Au total, les frais divers supportés par M. [B] sont indemnisés à hauteur de 4 140,83 €.
- Perte de gains professionnels actuels 9 600 €
Ce poste vise à compenser une incapacité temporaire spécifique et les répercussions financières du dommage sans la sphère professionnelle. Il doit être évalué au regard de la preuve d'une perte effective de revenus, ce qui impose de reconstituer le revenu perçu par la victime avant l'accident puis d'évaluer les pertes par comparaison entre les revenus perçus avant et après le fait dommageable sans se référer à des revenus hypothétiques.
M. [B] sollicite l'indemnisation d'une perte de salaire à hauteur de 2 400 € pendant quatre mois correspondant à un contrat à durée déterminée dont il devait bénéficier entre le 1er décembre 2016 et le 31 mars 2017.
Avant l'incendie, il exerçait la profession de cuisinier en qualité de saisonnier.
L'expert retient un arrêt des activités professionnelles du 1er septembre 2016 au 31 août 2018.

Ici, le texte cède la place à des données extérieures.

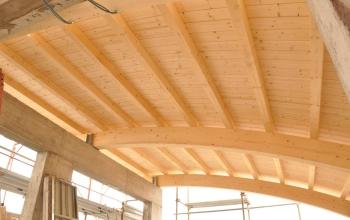 Copertura sagomata curva con verande laterali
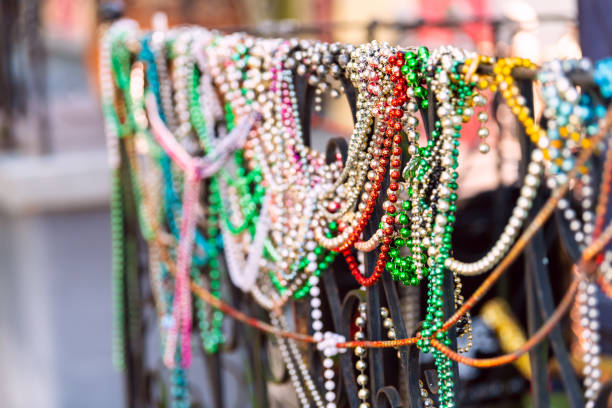 New Orleans, USA closeup of mardi gras beads hanging on fence by colorful building house and nobody on sidewalk stock photo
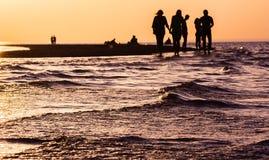 Puesta del sol púrpura sobre el escupitajo de la arena en el mar Imagen de archivo libre de regalías
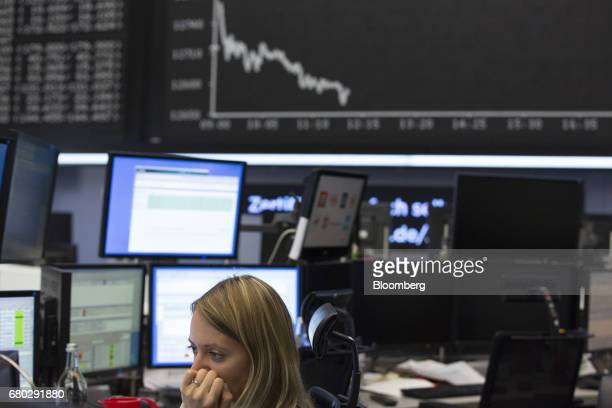 A trader monitors financial data as the DAX index curve is displayed beyond following the the election of Emmanuel Macron as France's new president...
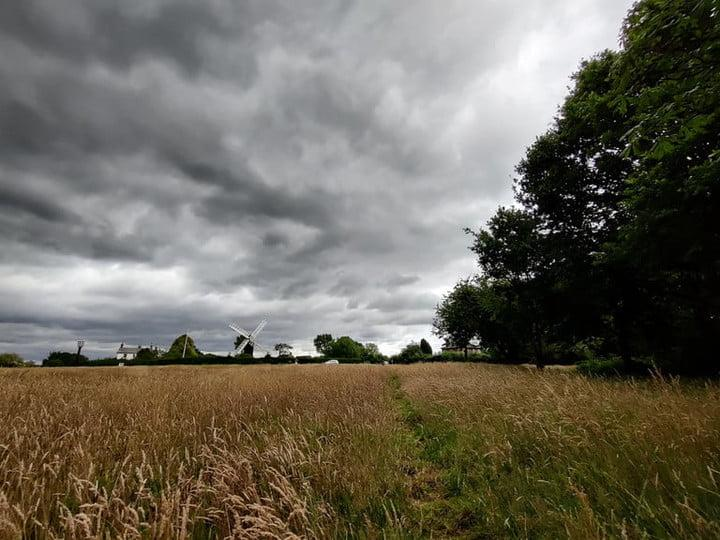 image taken with OnePlus Nord showing a field with a very cloudy sky and very gray clouds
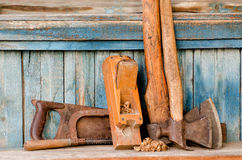 Axes, planer shavings and saw the old blue wooden background.  Royalty Free Stock Images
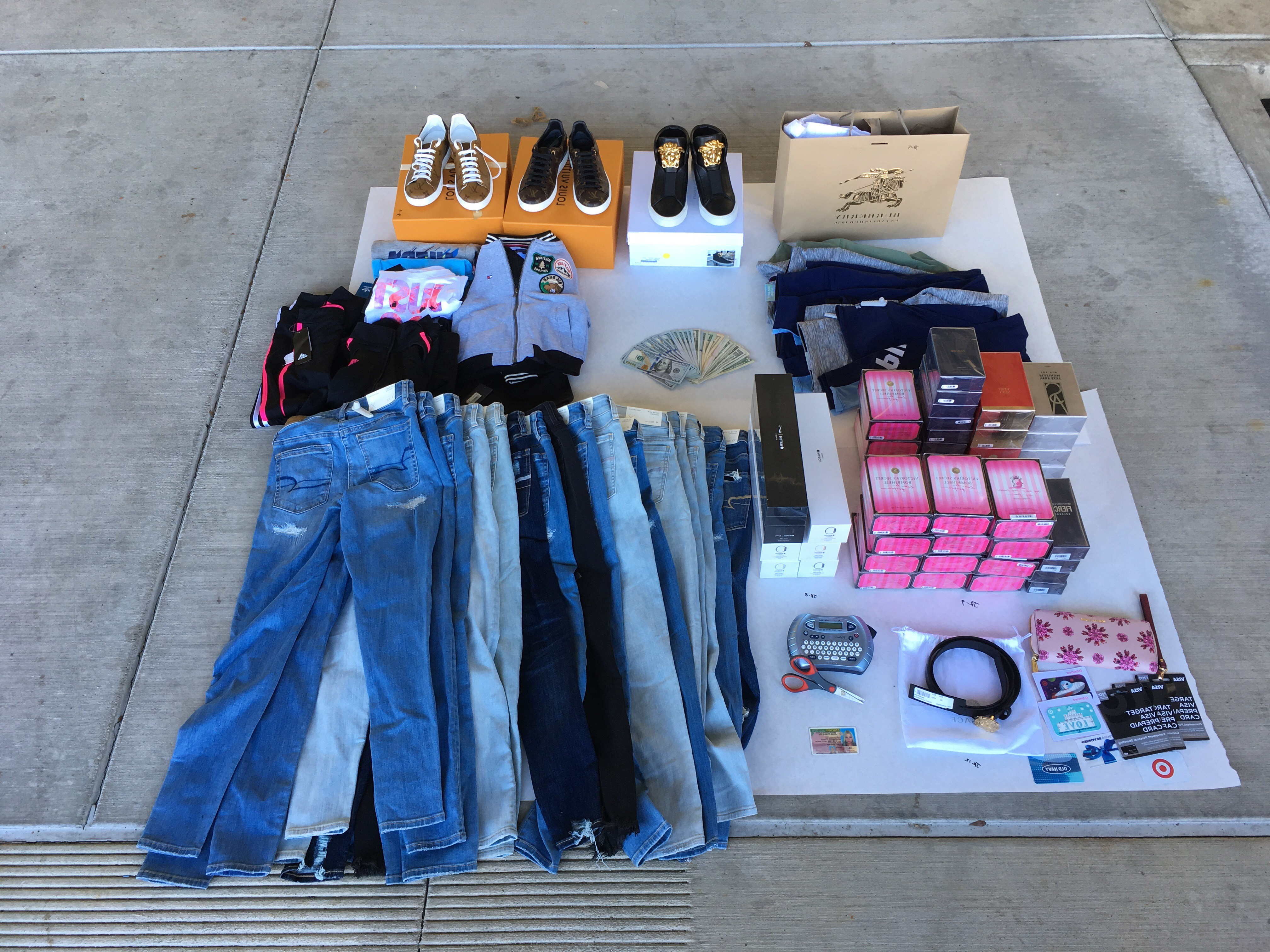 Redding police displays a number of items recovered during an investigation into stolen identity and credit card theft. Camila Fernandez, 25, and Paola Jerez-Huerta, 29, were both arrested on multiple charges. (Photo provided by Redding Police Department)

Au jour de l'incendie, soit le 1er septembre 2016, M. [B] ne travaillait pas et ne percevait aucun salaire ou revenu professionnel.
Cependant, au regard des pièces qu'il verse aux débats, il ne peut utilement être soutenu qu'il n'était pas sur le marché du travail.
Il produit en effet un courrier du restaurant la Godille daté du 28 août 2016, soit trois jours avant l'incendie, indiquant que sa candidature a été retenue pour un poste de cuisinier et lui proposant un contrat à durée déterminée assorti d'une rémunération de 2 400 € par mois à compter du 1er décembre 2016 et jusqu'au 31 mars 2017.
Par ailleurs, des autres pièces produites, il résulte qu'il a travaillé pour la SNC maritime Villa holding restaurant villa del Mare à compter du 25 avril 2016 et qu'il y percevait un salaire de 2 545 € en moyenne par mois, (cumul net imposable de 10 181, 71 € au 24 août 2016).
Son curriculum vitae fait état après des études en lycée hôtelier pour un BEP cuisine entre 2003 et 2005 et un bac professionnel cuisine en alternance entre 2005 et 2007, des éléments suivants :
- entre 2007 et 2008 des emplois de commis de cuisine en 2007/2008 à l'hôtel Cap Eden roc à [Localité 5], puis de commis de cuisine à la tour d'argent [Localité 11] et de chef de partie au relais château Mas saint pierre à [Localité 7],
- entre 2008 et 2010 : des emplois de commis de cuisine à l'hôtel Méridien beach plaza de [Localité 9], un emploi de cuisinier au restaurant Le Derby à [Localité 6], un emploi de second de cuisine au restaurant Coté sud à [Localité 10],
- entre 2010 et 2011 un emploi de chef de partie traiteur private Gatering aéroport de [Localité 10],
- entre 2011 et 2012 : un emploi de cuisinier en maison d'hôtes,
- entre 2012 et 2013 : un emploi de chef de partie traiteur private Gatering aéroport de [Localité 10],
- entre 2014 et 2015 : un emploi de chef de cuisine au sein du restaurant les garçons dans le quartier du vieux [Localité 10],
- entre 2015 et 2016 : un emploi de chef de cuisine pour le compte de particuliers.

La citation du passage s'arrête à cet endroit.